## Extracted records
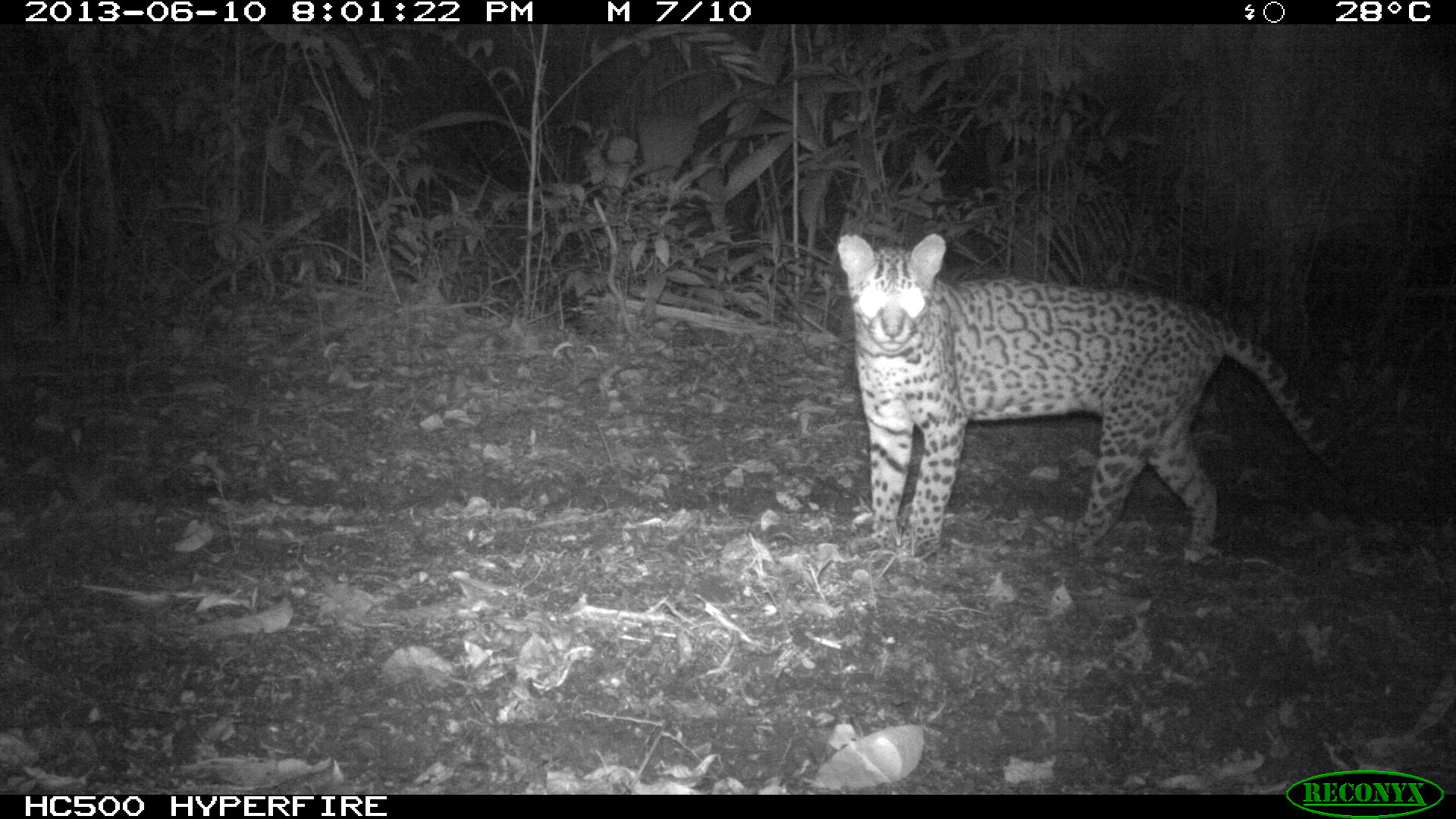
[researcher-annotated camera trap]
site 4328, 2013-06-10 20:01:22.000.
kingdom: Animalia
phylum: Chordata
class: Mammalia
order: Carnivora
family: Felidae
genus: Leopardus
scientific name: Leopardus pardalis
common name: ocelot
Leopardus pardalis (ocelot), count 1, sex female.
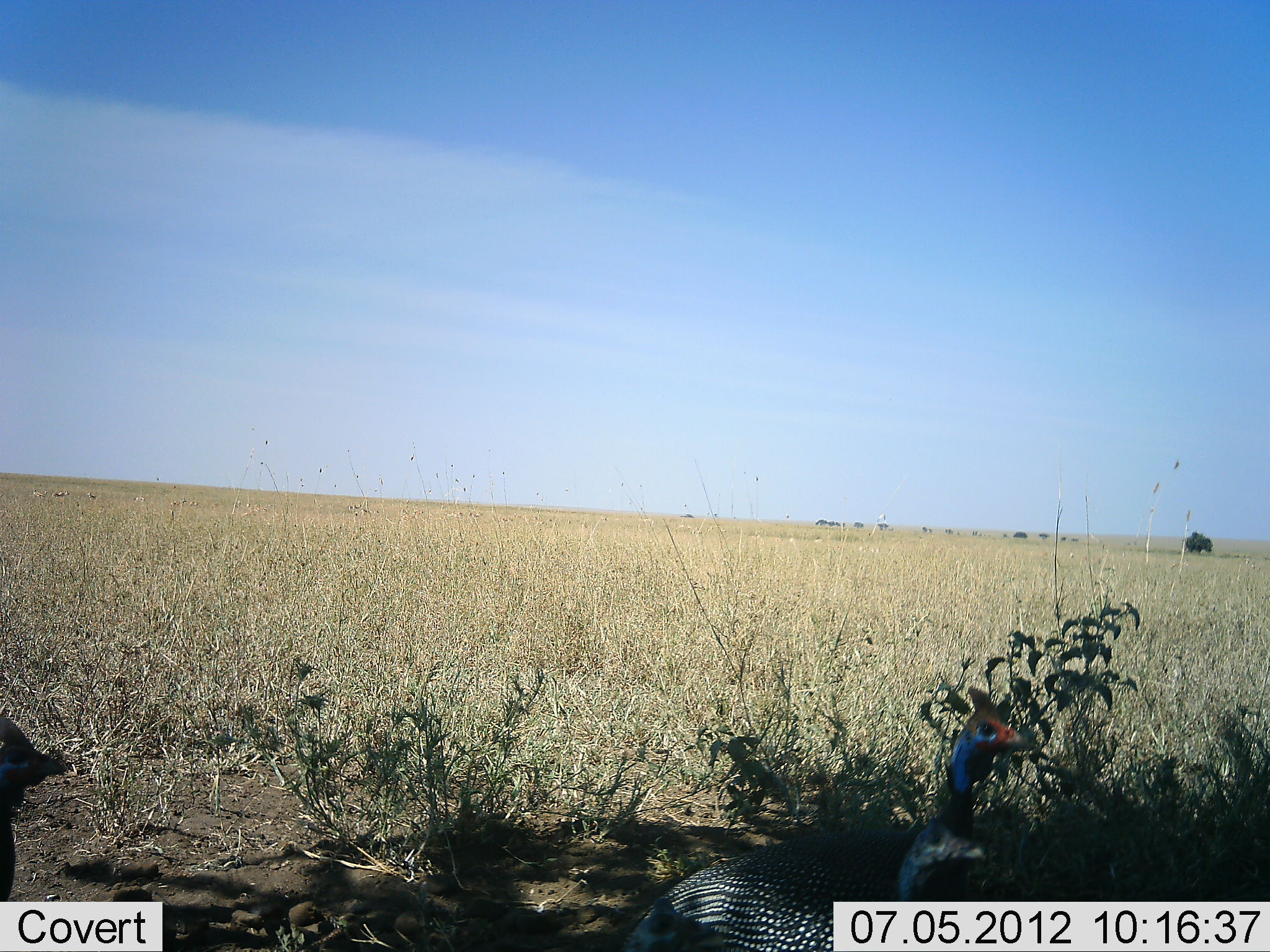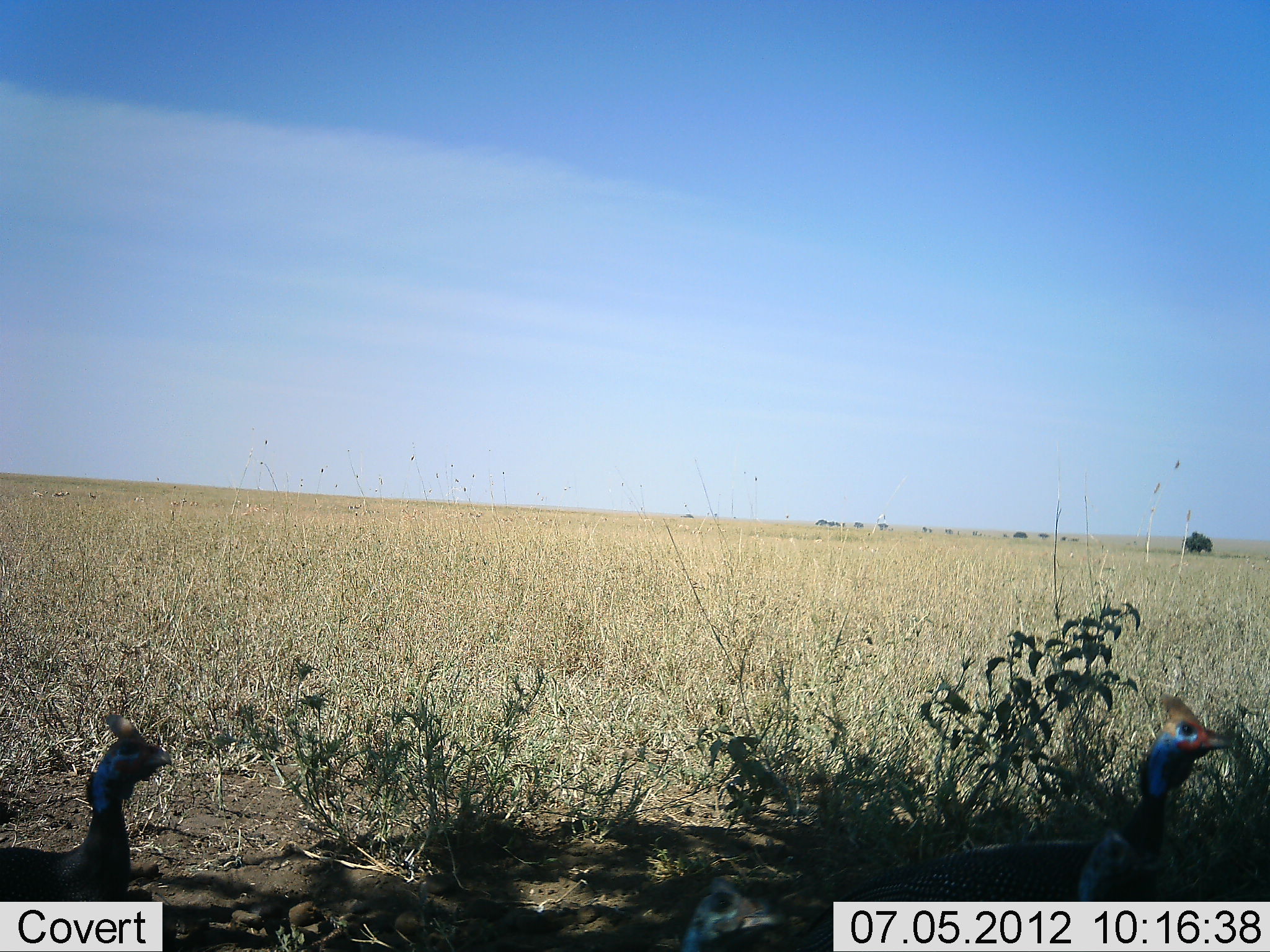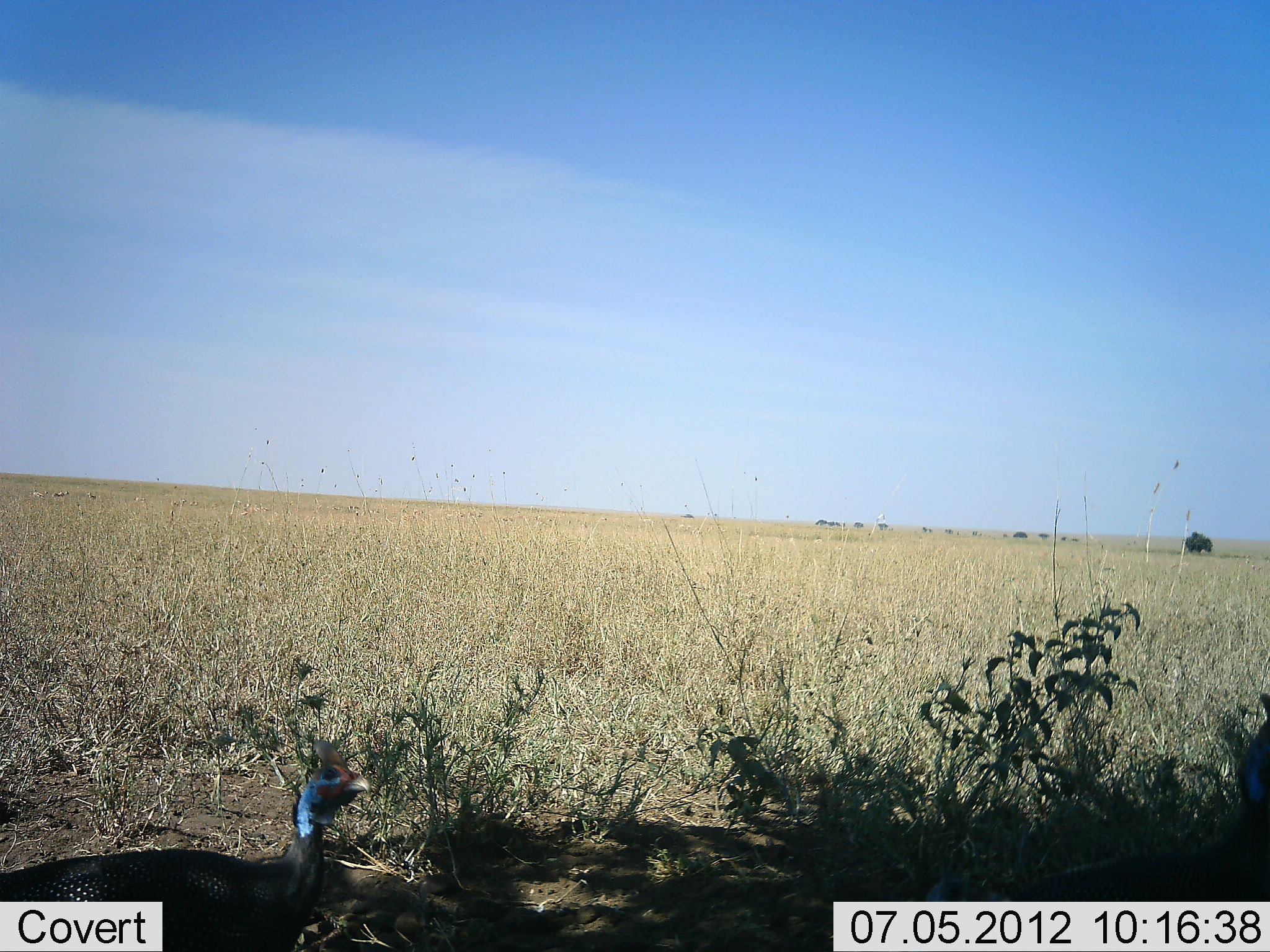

## Assigned task
Please give the records above again exactly as they stand, with no pictures.

## Task response
[researcher-annotated camera trap]
site 4328, 2013-06-10 20:01:22.000.
kingdom: Animalia
phylum: Chordata
class: Mammalia
order: Carnivora
family: Felidae
genus: Leopardus
scientific name: Leopardus pardalis
common name: ocelot
Leopardus pardalis (ocelot), count 1, sex female.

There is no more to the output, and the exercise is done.